A weblog conversation is a set of linked posts. The most natural counterparts are threads in email or newsgroups. From the beginning (e.g. weblog conversations; time based view), we defined that a weblog conversation does not include self-links.
Despite this definition, Lilia wants to study the relation between conversations and personal blogging practices, with a particular emphasis on self-linking. The combination of conversations (linked posts) and self-linking (which will result in linking conversations to each other) generates an amorphous and incomprehensable blurb when visualised. After some experimentation (fortune has it I'm not a mathematician "if it is linked, we called it a graph"), and following the general principle to keep it simple, the relation between conversations and self-linking is perhaps best studied by visualising the following:
- Black: a conversation. All details about the conversation are hidden (in an interactive environment zooming in is always possible).
- Yellow: a boundary link. A self-link into a conversation. That is, there is a personal link inside the conversation already, but no one else links to a boundary link.
- Pink: a secondary link. A self-link to a boundary link or another secondary link.
The boundary links are very close to the conversations (one self-link apart), the secondary links are further away (at least two self-links from a conversation). Surprising as it may seem, secondary links are very seldom in the data I looked at (might be interesting for social scientists to try to explain that!).
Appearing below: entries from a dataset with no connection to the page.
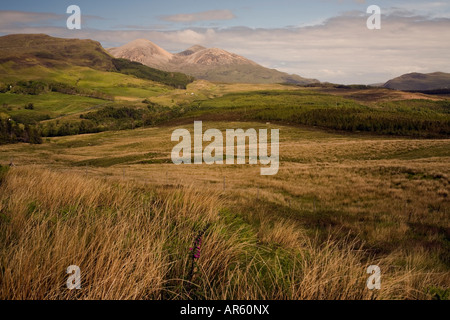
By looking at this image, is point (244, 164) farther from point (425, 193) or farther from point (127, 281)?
point (127, 281)

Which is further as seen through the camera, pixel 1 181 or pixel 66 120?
pixel 66 120

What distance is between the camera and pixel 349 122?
12450 cm

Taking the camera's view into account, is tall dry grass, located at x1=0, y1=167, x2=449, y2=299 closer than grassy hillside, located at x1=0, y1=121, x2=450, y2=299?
Yes

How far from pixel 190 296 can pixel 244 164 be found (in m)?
51.3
Four examples. (1) The small one at the top right only contains black squares: the person is involved in conversations but does not self-link to any of his/her posts inside the conversation. (2) The example above shows a more mature example of involvement in conversations and following them up. The fascinating thing is that not only there are self-links to conversations, but that some conversations get connected by these self-links, which suggest that according to this blogger the conversations may be related.
These two examples are typical in the data used. The last two examples below show bloggers who engage into conversations as well as adding to them personally on a large scale. And, finally we see some pink posts too! The last picture gives an idea how really seldom these pink posts are.
In A model (framework) for weblog research it was suggested that one should look at five dimensions to study weblogs. This post shows that one can obtain a fascinating peek into the blogosphere by looking at just two dimensions (links, persons). Perhaps it is an idea to also add time so that we can see whether the yellow and pink posts occur before (this is possible), during or after the conversation.